Pendant un congrès de journalistes ce 18 février, le premier ministre Verhofstadt a taxé de « malentendu » les protestations qu'avaient suscitées les propos de Bush sur « l'axe du mal » constitué par la Corée du Nord, l'Irak et l'Iran. Verhofstadt semble même souscrire fondamentalement les plans de guerre de Bush. Si l'on avait pu croire que l'Europe défendrait la cause de la paix, il semble bien qu'on s'est trompé.

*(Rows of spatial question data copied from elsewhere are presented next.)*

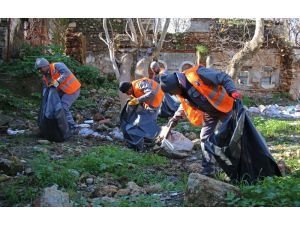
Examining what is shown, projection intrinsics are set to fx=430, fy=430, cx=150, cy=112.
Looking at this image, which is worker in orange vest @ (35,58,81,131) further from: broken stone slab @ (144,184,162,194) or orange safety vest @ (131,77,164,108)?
broken stone slab @ (144,184,162,194)

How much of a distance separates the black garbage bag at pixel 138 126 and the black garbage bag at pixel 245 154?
2.06m

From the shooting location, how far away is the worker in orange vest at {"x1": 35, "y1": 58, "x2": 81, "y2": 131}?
251 inches

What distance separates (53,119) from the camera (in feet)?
19.9

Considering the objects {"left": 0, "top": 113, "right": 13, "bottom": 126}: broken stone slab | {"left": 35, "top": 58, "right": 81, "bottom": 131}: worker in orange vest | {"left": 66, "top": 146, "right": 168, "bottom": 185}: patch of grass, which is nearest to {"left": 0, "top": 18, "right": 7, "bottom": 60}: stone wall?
{"left": 0, "top": 113, "right": 13, "bottom": 126}: broken stone slab

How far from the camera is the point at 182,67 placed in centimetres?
1416

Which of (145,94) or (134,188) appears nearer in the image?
(134,188)

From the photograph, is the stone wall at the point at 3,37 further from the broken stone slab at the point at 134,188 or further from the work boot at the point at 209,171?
the work boot at the point at 209,171

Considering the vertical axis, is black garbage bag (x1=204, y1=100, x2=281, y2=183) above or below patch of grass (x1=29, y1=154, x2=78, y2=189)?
above

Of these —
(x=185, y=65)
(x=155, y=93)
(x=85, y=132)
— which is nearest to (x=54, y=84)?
(x=85, y=132)

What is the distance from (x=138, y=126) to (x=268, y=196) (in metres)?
3.22

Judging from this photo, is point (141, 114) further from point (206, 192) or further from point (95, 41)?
point (95, 41)

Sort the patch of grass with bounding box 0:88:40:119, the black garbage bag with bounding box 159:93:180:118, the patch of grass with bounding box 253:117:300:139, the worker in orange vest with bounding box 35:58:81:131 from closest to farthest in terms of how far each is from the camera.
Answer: the worker in orange vest with bounding box 35:58:81:131 → the patch of grass with bounding box 253:117:300:139 → the patch of grass with bounding box 0:88:40:119 → the black garbage bag with bounding box 159:93:180:118

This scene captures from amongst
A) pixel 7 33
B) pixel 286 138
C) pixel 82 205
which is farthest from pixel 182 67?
pixel 82 205

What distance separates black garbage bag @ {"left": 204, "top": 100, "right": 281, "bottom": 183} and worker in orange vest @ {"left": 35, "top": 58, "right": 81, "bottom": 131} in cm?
315
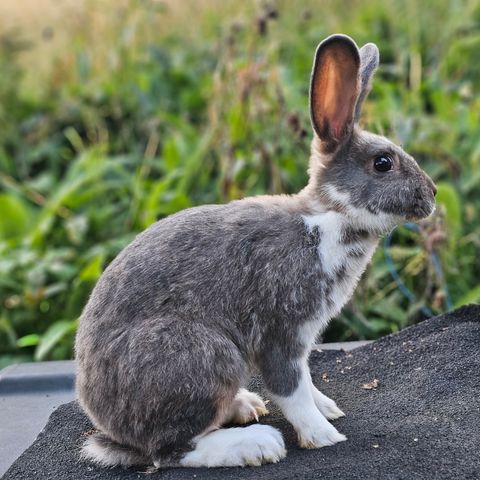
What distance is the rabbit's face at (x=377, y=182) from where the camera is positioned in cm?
323

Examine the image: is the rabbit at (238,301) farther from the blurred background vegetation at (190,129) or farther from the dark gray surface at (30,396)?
the blurred background vegetation at (190,129)

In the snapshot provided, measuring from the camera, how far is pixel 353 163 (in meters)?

Selon Verhofstadt, l'Europe est prête pour la guerre

Pendant un congrès de journalistes ce 18 février, le premier ministre Verhofstadt a taxé de « malentendu » les protestations qu'avaient suscitées les propos de Bush sur « l'axe du mal » constitué par la Corée du Nord, l'Irak et l'Iran. Verhofstadt semble même souscrire fondamentalement les plans de guerre de Bush. Si l'on avait pu croire que l'Europe défendrait la cause de la paix, il semble bien qu'on s'est trompé.

Frank Sonck

« Le froid s'installe entre les Etats-Unis et l'Union européenne » écrivait récemment un journal. Le journaliste se référait aux réactions mitigées qu'avait provoquées en Europe le discours sur l'état de l'Union dans lequel Bush avait désigné la Corée du Nord, l'Irak et l'Iran comme « l'axe du Mal ». Chris Patten, commissaire européen pour les relations externes, avait épinglé « l'attitude unilatérale » des Américains, évoquant même des « instincts dangereux » et « un comportement simpliste et absolutiste ».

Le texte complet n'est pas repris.